What did materialize was a bigger production when Fox Searchlight came on board and production began in the Czech Republic. With the area being tied to Nazi History and having baroque architecture, Vincent was able to find the perfect locations needed for the film to help visualize Jojo’s vibrant color palette.
Vincent was also tasked with building Jojo’s home. For that, he had an idea that Rosie and her husband had renovated the space in the 30s. Contrasting that, he also created Elsa’s space, a dark corner of this house.
Read how Vincent created the world of Jojo Rabbit.
I love the vision you had for this film and recreating Nazi Germany the way you did. Where do you begin?
I was fortunate enough to spend a little bit of time with the earlier time of the script back in 2013. Taika and I had talked about making a possibly smaller scale film that was mostly independent, maybe shot in New Zealand and confined within a house. But that script was shelved.
A few years later, Searchlight picked it up and we had the tools and finance to make a film on the scale that it deserved.
We were super fortunate that the best place to make the film was in the Czech Republic. It was an obvious choice, not just because of its history and its history during the Nazi occupation of the Czech Republic, but it also shared a border with Germany. The architecture and the period considerations were quite accurate.

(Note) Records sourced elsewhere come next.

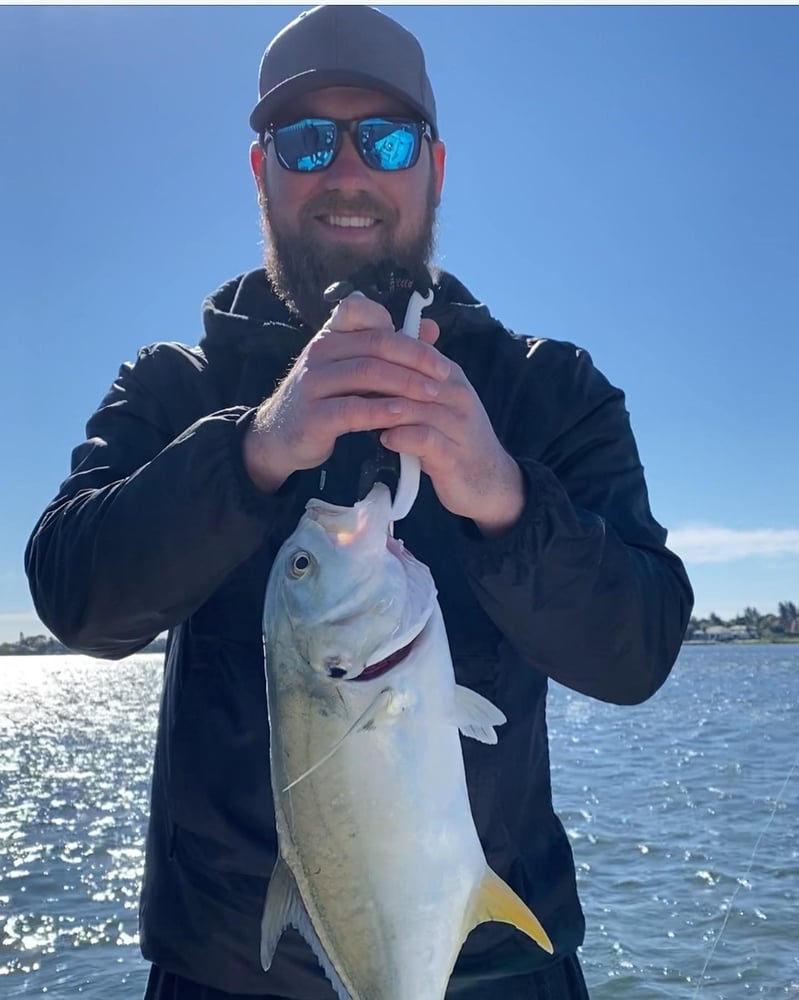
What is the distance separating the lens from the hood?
3029 millimetres

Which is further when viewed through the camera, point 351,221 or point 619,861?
point 619,861

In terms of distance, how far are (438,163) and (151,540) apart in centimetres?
189

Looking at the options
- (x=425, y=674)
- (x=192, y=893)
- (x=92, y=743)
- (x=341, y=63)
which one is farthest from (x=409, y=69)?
(x=92, y=743)

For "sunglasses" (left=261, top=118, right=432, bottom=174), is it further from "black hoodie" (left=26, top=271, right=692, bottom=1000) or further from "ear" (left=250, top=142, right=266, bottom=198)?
"black hoodie" (left=26, top=271, right=692, bottom=1000)

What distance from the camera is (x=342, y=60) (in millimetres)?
3018

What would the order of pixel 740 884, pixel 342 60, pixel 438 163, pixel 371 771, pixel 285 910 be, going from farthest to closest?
1. pixel 740 884
2. pixel 438 163
3. pixel 342 60
4. pixel 285 910
5. pixel 371 771

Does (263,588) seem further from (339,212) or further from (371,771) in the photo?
(339,212)

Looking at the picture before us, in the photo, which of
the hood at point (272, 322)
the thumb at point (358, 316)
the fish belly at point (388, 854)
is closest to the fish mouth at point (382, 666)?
the fish belly at point (388, 854)

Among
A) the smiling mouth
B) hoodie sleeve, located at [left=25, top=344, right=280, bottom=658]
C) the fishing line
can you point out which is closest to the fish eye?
hoodie sleeve, located at [left=25, top=344, right=280, bottom=658]

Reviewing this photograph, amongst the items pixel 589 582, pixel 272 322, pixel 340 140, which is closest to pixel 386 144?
pixel 340 140

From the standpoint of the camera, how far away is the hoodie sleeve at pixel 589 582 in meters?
2.18

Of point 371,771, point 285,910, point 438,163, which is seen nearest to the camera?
point 371,771

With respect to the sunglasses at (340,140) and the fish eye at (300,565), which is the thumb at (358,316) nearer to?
the fish eye at (300,565)

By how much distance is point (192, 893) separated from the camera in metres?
2.63
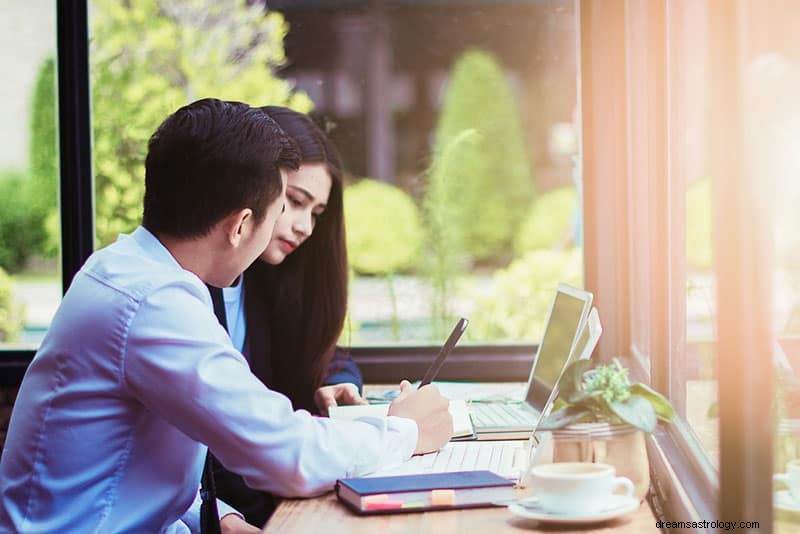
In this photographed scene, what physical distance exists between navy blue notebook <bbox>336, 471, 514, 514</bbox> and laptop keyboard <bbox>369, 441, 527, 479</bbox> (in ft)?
0.24

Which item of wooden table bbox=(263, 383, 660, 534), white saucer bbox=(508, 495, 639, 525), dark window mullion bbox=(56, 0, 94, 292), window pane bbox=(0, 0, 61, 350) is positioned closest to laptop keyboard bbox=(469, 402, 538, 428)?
wooden table bbox=(263, 383, 660, 534)

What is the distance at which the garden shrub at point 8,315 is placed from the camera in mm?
3312

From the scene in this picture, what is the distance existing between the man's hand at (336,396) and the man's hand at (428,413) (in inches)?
21.7

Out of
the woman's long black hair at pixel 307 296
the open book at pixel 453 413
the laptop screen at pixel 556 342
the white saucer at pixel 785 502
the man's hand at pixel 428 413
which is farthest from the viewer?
the woman's long black hair at pixel 307 296

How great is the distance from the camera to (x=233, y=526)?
1.86 metres

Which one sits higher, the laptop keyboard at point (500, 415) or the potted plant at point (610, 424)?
the potted plant at point (610, 424)

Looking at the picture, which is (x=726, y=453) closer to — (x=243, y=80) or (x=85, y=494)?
(x=85, y=494)

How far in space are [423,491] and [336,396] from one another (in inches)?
36.1

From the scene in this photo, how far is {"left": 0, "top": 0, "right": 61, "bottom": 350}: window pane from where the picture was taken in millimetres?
3271

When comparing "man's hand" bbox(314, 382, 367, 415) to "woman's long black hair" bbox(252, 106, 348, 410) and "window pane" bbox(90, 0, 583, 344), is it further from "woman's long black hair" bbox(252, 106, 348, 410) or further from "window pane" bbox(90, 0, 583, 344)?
"window pane" bbox(90, 0, 583, 344)

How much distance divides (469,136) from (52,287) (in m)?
1.38

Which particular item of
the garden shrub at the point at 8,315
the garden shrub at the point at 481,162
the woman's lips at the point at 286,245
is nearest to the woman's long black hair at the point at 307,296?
the woman's lips at the point at 286,245

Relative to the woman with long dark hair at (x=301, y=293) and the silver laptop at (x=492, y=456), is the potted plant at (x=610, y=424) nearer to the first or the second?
the silver laptop at (x=492, y=456)

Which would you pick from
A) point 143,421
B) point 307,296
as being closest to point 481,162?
point 307,296
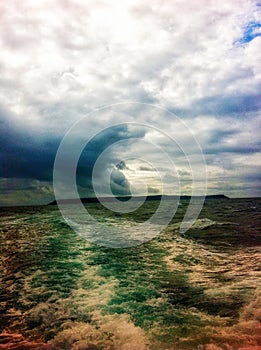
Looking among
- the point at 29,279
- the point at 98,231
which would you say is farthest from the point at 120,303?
the point at 98,231

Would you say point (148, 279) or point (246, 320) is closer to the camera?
point (246, 320)

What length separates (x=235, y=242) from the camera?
18.4 m

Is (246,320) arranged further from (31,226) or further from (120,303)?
(31,226)

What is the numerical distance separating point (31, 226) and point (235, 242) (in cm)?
1399

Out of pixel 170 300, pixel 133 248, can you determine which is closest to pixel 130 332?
pixel 170 300

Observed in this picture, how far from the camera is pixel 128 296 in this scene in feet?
31.2

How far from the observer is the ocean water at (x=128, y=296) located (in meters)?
6.82

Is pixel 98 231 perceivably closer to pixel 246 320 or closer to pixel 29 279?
pixel 29 279

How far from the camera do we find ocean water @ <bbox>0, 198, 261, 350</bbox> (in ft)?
22.4

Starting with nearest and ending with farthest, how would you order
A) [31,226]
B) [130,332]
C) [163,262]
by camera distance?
[130,332], [163,262], [31,226]

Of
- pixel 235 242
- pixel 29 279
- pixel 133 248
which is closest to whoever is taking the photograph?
pixel 29 279

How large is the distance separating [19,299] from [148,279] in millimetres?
4559

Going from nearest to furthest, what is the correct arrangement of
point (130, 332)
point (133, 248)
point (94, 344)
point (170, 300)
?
point (94, 344) → point (130, 332) → point (170, 300) → point (133, 248)

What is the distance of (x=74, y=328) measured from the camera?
7371mm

There’s a vibrant color palette to the film because it’s through the eyes of the child, so how did that factor into your design?
In a way, Jojo’s experience comes from his relationship with his mother. Rosie’s character is a pretty sophisticated and stylish woman. She’s a single mother and she’s dealing with raising this young boy and keeps him from the unfortunate time that they’re living in. Jojo’s experience of the world is a slightly heightened reality. He has this notion that the world is not a treacherous and dangerous place. His strange idea of this imaginary friend is a complete fabrication. He has no real knowledge of Hitler as a true person. His fictionalization of this imaginary friend and the world that he lives in has an optimistic tone to it. As we go through the story, the tonal arc shifts. He lives in a house that is warm and inviting, and when he visits his sister’s room, there’s a melancholy shift so we use color to make that transition.
We’re introduced to Elsa who lives in this dark and dusty corner of the house and it’s a cold space. Those tonal shifts help to guide an audience emotionally.
We break out into the wide-open world and Jojo’s idealistic version of the world is falling apart. We’re in battleground sequences and things that are devoid of saturated color, and it helps drop us into his experience where his rose-tinted glasses are no longer colorful.
I love the bedroom because it’s almost fanboy-esque in a way with all the propaganda on the wall.
It’s hard to create a sense of austere and something stoic in a kid’s bedroom, but Jojo has this ideal version of himself. We’re introduced to this subtle palette there as well, so not to distract from the propaganda material that was on the walls of his bedroom. That works with his tacky and dark-colored uniforms and his personal flavor of clothing. That’s Jojo’s personal influence on his own environment that his mother doesn’t really have control over.
Did you build the house or was that something you found?
We spent a few weeks scouting for the house in Prague. The thing about making these films, if you’re working with location, you’re always going to come across some problem whether it’s the size or scheduling issue. Or maybe the landlord doesn’t want you to repaint the house. The thing about Jojo’s house is we spend two-thirds of the screenplay inside the house, so we needed to build it from scratch on a soundstage and built exactly what we wanted.
We built into it Rosie’s flamboyant art deco 1930’s version of a Baroque German stone house. Unless you were really affluent, those houses were really small with big stone walls and were hard to modernize. So, we came up with this idea that in the 1930s Rosie and her husband renovated this cottage, so the set design and the detail speak to that. We’ve got heavy inset windows and big chunky doorways. If it was an old Baroque renovated building, it would speak to the scale of the stone architecture.
The easiest solution for everyone including the cinematographer and gaffer was to build on a sound stage, and we could leave it there the whole time. We always had a place to go back to, and it served one of Taika’s directing style which is to allow performance to grow. If that meant having a standing set somewhere that you could go back to and somebody had something extra they needed to do, there was always room to go freestyle with that setup.